De plus en plus de patients vivront avec les séquelles chroniques d’un accident vasculaire cérébral et, si un système ne se développe pas pour faire face à ce phénomène, nous serons dépassés.

«J’avais vingt ans, mais qu’on ne dise pas que c’était le meilleur âge de ma vie», disait l’écrivain français Paul Nizan. Une étude menée par des chercheurs de l’Université de Cincinnati dirigée par Emily Fisher publiée le Neurologie il semble avoir raison. Depuis le début du millénaire, on constate une augmentation du risque d’accident vasculaire cérébral chez les personnes dans la vingtaine, risque qui se poursuit jusqu’à 54 ans.

Les décès diminuent

En revanche, les décès un mois après un accident vasculaire cérébral ont diminué : à la fois parce que l’organisme des jeunes est plus réactif que celui des personnes âgées, et en raison des progrès extraordinaires des traitements ces dernières années.
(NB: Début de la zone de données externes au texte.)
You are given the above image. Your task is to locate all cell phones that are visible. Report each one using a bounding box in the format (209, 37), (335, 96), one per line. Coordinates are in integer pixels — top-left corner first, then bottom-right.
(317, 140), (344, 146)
Tant les progrès pharmacologiques, comme l’utilisation de thrombolytiques de type rTPA dans les trois heures qui suivent les premiers symptômes, que les progrès sanitaires avec l’hospitalisation dans l’unité d’AVC, les zones d’hospitalisation liées aux services d’urgence et de neurologie désormais répandues dans toute l’Italie, où divers spécialistes coordonnés par le neurologue aident les patients à surmonter le moment critique.




















































Un nouveau phénomène

Tout cela génère un nouveau fardeau sanitaire qui pèsera sur le Service National de Santé, déjà accablé par celui de la démence, qui, pour des raisons épidémiologiques, est beaucoup plus grave. En effet, si les plus de 65 ans constituent la majorité de la population italienne (plus de 16 millions), les vingt ans (entre 20 et 29 ans) sont un peu plus de 6 millions et les quinquagénaires (entre 50 et 59 ans) sont environ 9 millions. Ce n’est pas rassurant car, selon l’étude américaine, l’incidence des accidents vasculaires cérébraux chez les jeunes a triplé et génère un nouveau phénomène de santé.

Séquelles chroniques

Le « Plan d’action contre les accidents vasculaires cérébraux pour l’Europe 2018-2030 » indique qu’en Italie les décès par accidents vasculaires cérébraux ont diminué de 4,38% et les incapacités résiduelles de 0,89%, mais malgré tout, de plus en plus de patients vivront avec les séquelles chroniques de l’accident vasculaire cérébral et, si un système pour faire face à ce nouveau phénomène ne se développe pas en même temps, nous serons dépassés. Peut-être que des unités post-AVC seront également créées, car il ne s’agit plus seulement de sauver des vies, mais d’offrir aux survivants une bonne qualité de vie.

«Le cerveau guérit»

De la vieille devise « le cerveau, c’est le temps », qui indique la nécessité d’agir le plus tôt possible pour le sauver d’un accident vasculaire cérébral, nous devrions passer à « le cerveau, c’est le soin », car, comme l’indique le « Plan d’action européen contre les accidents vasculaires cérébraux », nous devons accorder plus d’attention à l’hypertension, à la fibrillation auriculaire, à la dyslipidémie et au diabète, même en médecine de base ; à peu près les mêmes facteurs décrits par les médecins de Cincinnati pour expliquer l’augmentation des accidents vasculaires cérébraux chez les jeunes : augmentation de l’hypertension, du diabète, de la fibrillation auriculaire et de la toxicomanie (en particulier de la marijuana).